Avec cette autorisation, « Tzield » devient le premier traitement à agir directement sur le parcours évolutif du diabète de type 1 à obtenir l’approbation de l’Union européenne, selon un communiqué de l’entreprise.
L’agrément inclut son utilisation pour les adultes et les enfants âgés de plus de huit ans, atteints de diabète de type 1 à un stade secondaire.
Ce médicament, administré par voie intraveineuse, ne guérit pas la maladie mais ralentit sa progression en inhibant la réponse immunitaire auto-immune. Il est utilisé après la détection de la maladie et avant l’apparition des symptômes cliniques, contribuant ainsi à retarder le passage au stade trois qui nécessite un traitement par injections d’insuline pour réguler le taux de sucre dans le sang.
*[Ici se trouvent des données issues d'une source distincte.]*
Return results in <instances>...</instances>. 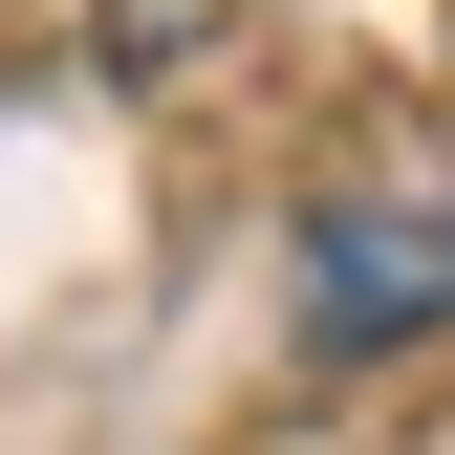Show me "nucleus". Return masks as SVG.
Returning <instances> with one entry per match:
<instances>
[{"instance_id": "nucleus-1", "label": "nucleus", "mask_w": 455, "mask_h": 455, "mask_svg": "<svg viewBox=\"0 0 455 455\" xmlns=\"http://www.w3.org/2000/svg\"><path fill=\"white\" fill-rule=\"evenodd\" d=\"M390 325H455V196H325L304 217V347L369 369Z\"/></svg>"}]
</instances>
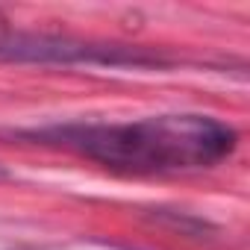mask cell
I'll return each instance as SVG.
<instances>
[{
    "mask_svg": "<svg viewBox=\"0 0 250 250\" xmlns=\"http://www.w3.org/2000/svg\"><path fill=\"white\" fill-rule=\"evenodd\" d=\"M18 139L62 147L124 174H183L212 168L235 150V130L212 115L177 112L124 124H56Z\"/></svg>",
    "mask_w": 250,
    "mask_h": 250,
    "instance_id": "1",
    "label": "cell"
},
{
    "mask_svg": "<svg viewBox=\"0 0 250 250\" xmlns=\"http://www.w3.org/2000/svg\"><path fill=\"white\" fill-rule=\"evenodd\" d=\"M0 62H39V65H109V68H165L168 56L150 47L88 42L53 33H0Z\"/></svg>",
    "mask_w": 250,
    "mask_h": 250,
    "instance_id": "2",
    "label": "cell"
},
{
    "mask_svg": "<svg viewBox=\"0 0 250 250\" xmlns=\"http://www.w3.org/2000/svg\"><path fill=\"white\" fill-rule=\"evenodd\" d=\"M3 24H6V18H3V15H0V33H6V27H3Z\"/></svg>",
    "mask_w": 250,
    "mask_h": 250,
    "instance_id": "3",
    "label": "cell"
},
{
    "mask_svg": "<svg viewBox=\"0 0 250 250\" xmlns=\"http://www.w3.org/2000/svg\"><path fill=\"white\" fill-rule=\"evenodd\" d=\"M0 177H9V171H6V168H3V165H0Z\"/></svg>",
    "mask_w": 250,
    "mask_h": 250,
    "instance_id": "4",
    "label": "cell"
}]
</instances>
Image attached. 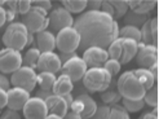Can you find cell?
I'll use <instances>...</instances> for the list:
<instances>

Sanofi a précisé que la décision de la Commission européenne était basée sur les résultats positifs de l’étude « TN-10 », qui a montré la capacité de l’anticorps monoclonal « Tzield » à retarder l’apparition du stade clinique du diabète de type 1 d’environ deux ans par rapport au placebo.
L’étude a indiqué que le pourcentage de patients demeurant au stade deux de la maladie était presque deux fois plus élevé dans le groupe ayant reçu « Tzield » par rapport à celui qui avait reçu le placebo, atteignant 57 % contre 28 %.
Le médicament « Tzield » avait déjà obtenu des autorisations similaires dans plusieurs pays, notamment les États-Unis, le Royaume-Uni, la Chine, le Canada, Israël, ainsi que l’Arabie saoudite, les Émirats arabes unis et le Koweït.